No one moved. Maybe the rumour-tellers really had turned to stone, and when everybody else got up to walk out, they’d just stay there forever.

Then he started explaining what had happened, starting with what he’d told us yesterday about choosing the First Flight list, but the moment I heard my name—ʺCadet Dag also took his younger brother Ern with him on Hereyta, and Ern’s foogit, Sippyʺ—I went back into my daze again and stopped listening. So I don’t know how long that part of the story lasted or how he told it, but I don’t think it was very long and I don’t think he’d have made it any more gruesome than he had to.

Then there was a staccato bit when different voices spoke, and I think that was people from the audience asking questions and the old guy answering them. After a few minutes it started getting sort of uproary like the old guy had said it would. I kept hearing my name. Early on the old guy turned and looked at me, and I probably had ʺno one homeʺ on my face, even though I was staring at him again.
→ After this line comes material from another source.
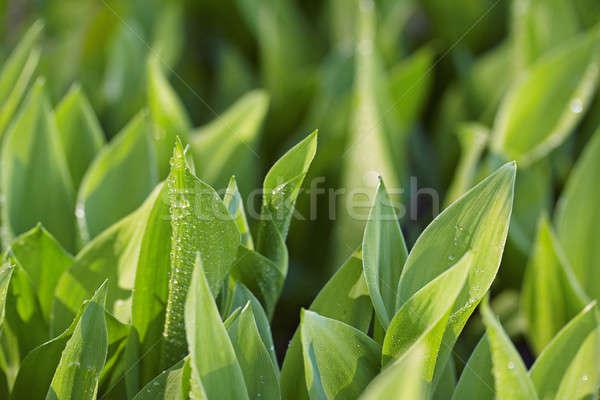Yeşil yaprakları yaprak arka plan yeşil yaprakları Stok fotoğraf © Avlntn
I was staring at him because staring at Ralas would only make it harder to stay in my daze because I kept wondering what she was doing here, and I still didn’t want to look at the audience. He got that amused look again, and then turned away and answered the question. I think he had been thinking about asking me to answer the question. It’s a good thing he changed his mind.

I heard Dag say something twice, I think, and Setyep once.
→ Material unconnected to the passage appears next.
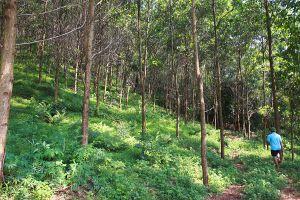 Yên Bái: Tập trung nâng cao chất lượng rừng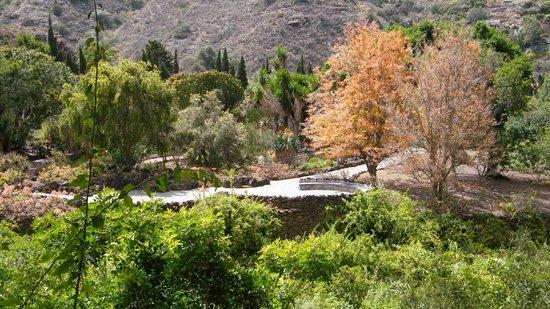 Jardin canario picture of jardin canario las palmas de for Jardin canario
And then the next thing I knew was that everybody in the audience was getting up and filing out. I was so surprised I looked at them. There was a heavy sense of disappointment and frustrated curiosity in the air and a few audience members looked back over their shoulders as they left like they knew they were missing something and didn’t want to—I was reminded of the way your parents send you to bed when you’re dying to know what’s going on and they think you’re still too little—but that was as rebellious as anyone got. Most of the ones looking over their shoulders were looking at me so I didn’t look back at them very long. But I doubted anyone was going to lurk around and then press their ears to the door either.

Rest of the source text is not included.